HAYDEN COOPER: The tax has been collected since April last year and without legislation it would
have to be refunded to manufacturers.

But Malcolm Turnbull wants to stop the tax increase in the future but without the risk of refund.

MALCOLM TURNBULL: What we will do is pass amendments that mean the tax that has been raised without
legislative authority obviously, does not have to be paid back.

There is quite a lot of money there. We don't know how much but it is in the order of $250-million
and that can be used for really effective practical measures to address the problem.

HAYDEN COOPER: The Health Minister Nicola Roxon was quick to attack Malcolm Turnbull's plan.

NICOLA ROXON: We know that he has been in the pockets of the alcopops industry right from the
beginning and all he is doing today is their bidding. This is exactly the position that they put to
the Senate Committee and we now see Malcolm Turnbull pretending that this is his new idea.

HAYDEN COOPER: So you will continue to direct your efforts towards convincing Steve Fielding, I
take it?

NICOLA ROXON: Well, we'll work with all of the Senate. We believe this is a good initiative. We can
see from the sales data that consumption is being reduced.

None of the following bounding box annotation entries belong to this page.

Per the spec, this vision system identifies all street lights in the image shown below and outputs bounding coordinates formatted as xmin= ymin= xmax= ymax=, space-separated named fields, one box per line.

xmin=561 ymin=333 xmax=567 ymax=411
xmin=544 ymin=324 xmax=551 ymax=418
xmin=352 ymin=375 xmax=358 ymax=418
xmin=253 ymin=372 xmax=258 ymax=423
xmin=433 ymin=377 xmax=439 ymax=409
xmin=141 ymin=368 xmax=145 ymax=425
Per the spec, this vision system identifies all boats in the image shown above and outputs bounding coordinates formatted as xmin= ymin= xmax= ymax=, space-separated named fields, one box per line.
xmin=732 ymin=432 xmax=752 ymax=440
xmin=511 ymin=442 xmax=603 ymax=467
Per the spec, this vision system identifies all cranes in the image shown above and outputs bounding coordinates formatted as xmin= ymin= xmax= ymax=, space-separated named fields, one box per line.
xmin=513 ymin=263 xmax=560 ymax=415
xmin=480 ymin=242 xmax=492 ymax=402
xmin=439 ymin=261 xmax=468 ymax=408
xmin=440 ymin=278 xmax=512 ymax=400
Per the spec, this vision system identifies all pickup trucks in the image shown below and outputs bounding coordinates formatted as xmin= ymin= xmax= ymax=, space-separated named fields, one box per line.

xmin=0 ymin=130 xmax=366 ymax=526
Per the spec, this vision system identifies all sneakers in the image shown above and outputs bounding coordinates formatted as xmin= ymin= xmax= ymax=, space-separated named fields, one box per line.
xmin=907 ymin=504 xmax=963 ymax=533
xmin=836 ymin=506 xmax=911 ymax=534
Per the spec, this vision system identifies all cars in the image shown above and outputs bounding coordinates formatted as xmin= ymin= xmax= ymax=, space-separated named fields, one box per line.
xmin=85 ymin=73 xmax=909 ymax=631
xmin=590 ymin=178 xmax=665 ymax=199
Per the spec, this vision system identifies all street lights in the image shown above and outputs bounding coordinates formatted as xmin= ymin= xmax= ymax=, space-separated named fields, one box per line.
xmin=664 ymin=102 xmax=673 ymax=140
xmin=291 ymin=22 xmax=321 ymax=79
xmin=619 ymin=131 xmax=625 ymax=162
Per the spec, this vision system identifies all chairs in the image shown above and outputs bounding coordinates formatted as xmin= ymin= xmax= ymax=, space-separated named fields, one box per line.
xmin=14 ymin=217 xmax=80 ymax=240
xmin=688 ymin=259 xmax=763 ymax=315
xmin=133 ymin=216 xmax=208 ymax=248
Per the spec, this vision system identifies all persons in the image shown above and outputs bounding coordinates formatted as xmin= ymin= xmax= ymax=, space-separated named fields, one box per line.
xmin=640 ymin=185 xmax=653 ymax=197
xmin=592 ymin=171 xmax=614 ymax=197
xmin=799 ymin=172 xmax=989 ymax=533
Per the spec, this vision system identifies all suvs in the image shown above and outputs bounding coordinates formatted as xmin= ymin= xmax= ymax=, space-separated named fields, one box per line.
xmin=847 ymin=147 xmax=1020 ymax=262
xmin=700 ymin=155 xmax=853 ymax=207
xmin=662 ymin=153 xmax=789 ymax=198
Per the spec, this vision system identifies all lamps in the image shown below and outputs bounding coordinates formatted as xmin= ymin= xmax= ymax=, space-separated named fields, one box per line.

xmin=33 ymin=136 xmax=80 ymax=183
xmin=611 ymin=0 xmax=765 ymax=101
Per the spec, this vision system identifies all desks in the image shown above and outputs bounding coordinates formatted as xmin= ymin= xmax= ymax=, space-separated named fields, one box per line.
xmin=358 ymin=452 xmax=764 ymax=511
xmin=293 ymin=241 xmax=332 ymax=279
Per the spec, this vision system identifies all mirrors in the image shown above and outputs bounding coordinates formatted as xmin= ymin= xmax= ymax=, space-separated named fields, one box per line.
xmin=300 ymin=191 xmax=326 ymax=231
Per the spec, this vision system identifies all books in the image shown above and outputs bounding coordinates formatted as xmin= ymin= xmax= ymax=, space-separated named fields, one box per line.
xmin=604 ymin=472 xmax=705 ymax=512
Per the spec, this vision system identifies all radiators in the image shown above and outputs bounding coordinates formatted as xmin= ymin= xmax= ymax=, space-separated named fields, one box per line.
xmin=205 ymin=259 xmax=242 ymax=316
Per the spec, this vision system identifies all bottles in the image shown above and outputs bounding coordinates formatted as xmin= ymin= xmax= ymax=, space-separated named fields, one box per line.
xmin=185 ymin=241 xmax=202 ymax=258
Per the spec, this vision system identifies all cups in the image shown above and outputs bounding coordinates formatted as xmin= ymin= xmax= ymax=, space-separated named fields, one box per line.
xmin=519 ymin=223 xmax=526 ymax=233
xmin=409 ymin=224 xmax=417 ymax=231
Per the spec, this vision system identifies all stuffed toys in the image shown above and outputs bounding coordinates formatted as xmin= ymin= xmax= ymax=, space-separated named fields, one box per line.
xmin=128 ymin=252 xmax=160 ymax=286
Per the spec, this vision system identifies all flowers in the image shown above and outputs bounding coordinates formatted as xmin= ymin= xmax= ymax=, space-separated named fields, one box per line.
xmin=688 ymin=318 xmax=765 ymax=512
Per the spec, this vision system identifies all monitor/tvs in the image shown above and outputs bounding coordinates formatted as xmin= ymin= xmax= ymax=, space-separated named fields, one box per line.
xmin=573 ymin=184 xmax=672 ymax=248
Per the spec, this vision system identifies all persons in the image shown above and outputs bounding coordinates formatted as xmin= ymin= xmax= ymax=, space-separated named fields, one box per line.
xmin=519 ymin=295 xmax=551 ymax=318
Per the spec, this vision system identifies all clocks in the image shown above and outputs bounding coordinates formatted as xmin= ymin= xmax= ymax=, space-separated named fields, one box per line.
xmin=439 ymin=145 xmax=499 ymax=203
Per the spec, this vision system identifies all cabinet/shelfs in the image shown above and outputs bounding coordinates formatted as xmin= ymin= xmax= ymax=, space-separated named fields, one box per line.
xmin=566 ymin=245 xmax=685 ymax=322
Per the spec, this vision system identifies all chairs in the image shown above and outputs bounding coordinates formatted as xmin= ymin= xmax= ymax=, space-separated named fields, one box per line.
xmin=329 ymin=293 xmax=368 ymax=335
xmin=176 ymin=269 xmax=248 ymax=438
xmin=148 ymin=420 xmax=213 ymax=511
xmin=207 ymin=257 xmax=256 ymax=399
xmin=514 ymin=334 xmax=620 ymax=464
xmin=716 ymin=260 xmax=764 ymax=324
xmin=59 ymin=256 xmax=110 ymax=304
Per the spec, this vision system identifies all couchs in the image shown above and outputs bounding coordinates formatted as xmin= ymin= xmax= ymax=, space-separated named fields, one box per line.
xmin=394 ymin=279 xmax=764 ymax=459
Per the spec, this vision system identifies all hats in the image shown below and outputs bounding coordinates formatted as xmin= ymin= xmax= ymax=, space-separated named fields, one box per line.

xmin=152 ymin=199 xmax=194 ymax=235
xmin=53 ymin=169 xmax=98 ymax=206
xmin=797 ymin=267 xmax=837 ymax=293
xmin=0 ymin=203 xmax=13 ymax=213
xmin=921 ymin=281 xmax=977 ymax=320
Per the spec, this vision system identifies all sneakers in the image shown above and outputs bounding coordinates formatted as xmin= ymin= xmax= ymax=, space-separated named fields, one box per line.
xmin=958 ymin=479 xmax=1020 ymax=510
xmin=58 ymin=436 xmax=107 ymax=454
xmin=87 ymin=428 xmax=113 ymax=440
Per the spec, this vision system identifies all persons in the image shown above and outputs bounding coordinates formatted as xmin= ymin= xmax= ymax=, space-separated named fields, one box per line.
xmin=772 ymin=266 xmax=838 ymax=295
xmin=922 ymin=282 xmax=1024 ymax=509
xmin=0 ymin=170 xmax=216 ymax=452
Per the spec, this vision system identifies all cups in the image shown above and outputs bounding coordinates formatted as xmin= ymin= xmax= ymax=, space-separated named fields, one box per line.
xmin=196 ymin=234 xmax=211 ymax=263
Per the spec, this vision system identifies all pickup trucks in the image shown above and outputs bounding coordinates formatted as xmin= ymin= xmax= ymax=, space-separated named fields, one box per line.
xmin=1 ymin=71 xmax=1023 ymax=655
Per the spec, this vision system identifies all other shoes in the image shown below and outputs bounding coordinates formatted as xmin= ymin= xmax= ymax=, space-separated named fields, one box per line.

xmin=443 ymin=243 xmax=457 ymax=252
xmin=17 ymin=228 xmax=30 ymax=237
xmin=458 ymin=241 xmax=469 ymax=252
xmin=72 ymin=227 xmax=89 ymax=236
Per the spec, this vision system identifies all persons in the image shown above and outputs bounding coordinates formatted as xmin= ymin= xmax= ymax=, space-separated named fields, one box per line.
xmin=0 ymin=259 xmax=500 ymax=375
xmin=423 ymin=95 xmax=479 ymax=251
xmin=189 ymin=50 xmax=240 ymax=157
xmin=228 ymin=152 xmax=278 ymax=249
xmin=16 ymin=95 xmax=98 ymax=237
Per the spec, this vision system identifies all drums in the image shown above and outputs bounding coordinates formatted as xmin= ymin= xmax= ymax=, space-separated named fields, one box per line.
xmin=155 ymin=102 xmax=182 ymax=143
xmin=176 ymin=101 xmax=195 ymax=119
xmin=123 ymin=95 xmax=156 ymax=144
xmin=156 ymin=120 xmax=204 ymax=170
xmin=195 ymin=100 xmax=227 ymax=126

We are determined to push ahead with
this measure.

HAYDEN COOPER: Senator Fielding seems determined to secure new restrictions on alcohol advertising.
Is that an area on which you will give ground?

NICOLA ROXON: Look, we are not prepared to take action today and tomorrow to ban advertising as Mr
Fielding, Senator Fielding wants. We are however, prepared to talk with him and others about the
sorts of measures that can be part of a package.

HAYDEN COOPER: The other great tussle for the Government is in the realm of workplace relations.

The Opposition's Senate leader Nick Minchin is still holding out on revealing his party's
intentions if the series of Liberal amendments are not met.

NICK MINCHIN: We will wait until we see what amendments the Government agrees to with the
cross-benchers: the Greens, Family First and Senator Xenophon.

HAYDEN COOPER: But some Coalition backbenchers take a stronger line. Wilson Tuckey is one who's
less than happy with the leaders of the party who've been distancing themselves from the

WILSON TUCKEY: What I mean is that the leadership was rushing in and telling people what they
thought without checking with the party room. The party room has never held the view that Julia
Gillard had the right to wreck the Australian economy through her style of union dominated
industrial relations.

And certain people that haven't been in the party, in the government or Parliament as long as
others, made comments that were not approved by the party room. It is as simple as that.

HAYDEN COOPER: It's clear that the Fair Work Bill rests with the cross benchers. Julia Gillard is
meeting them again today.

The Greens are likely to support it but Nick Xenophon and Steve Fielding are holding out for
adjustments; and at this point changing the new unfair dismissal protections for small business
remains the sticking point.

ELEANOR HALL: Hayden Cooper in Canberra.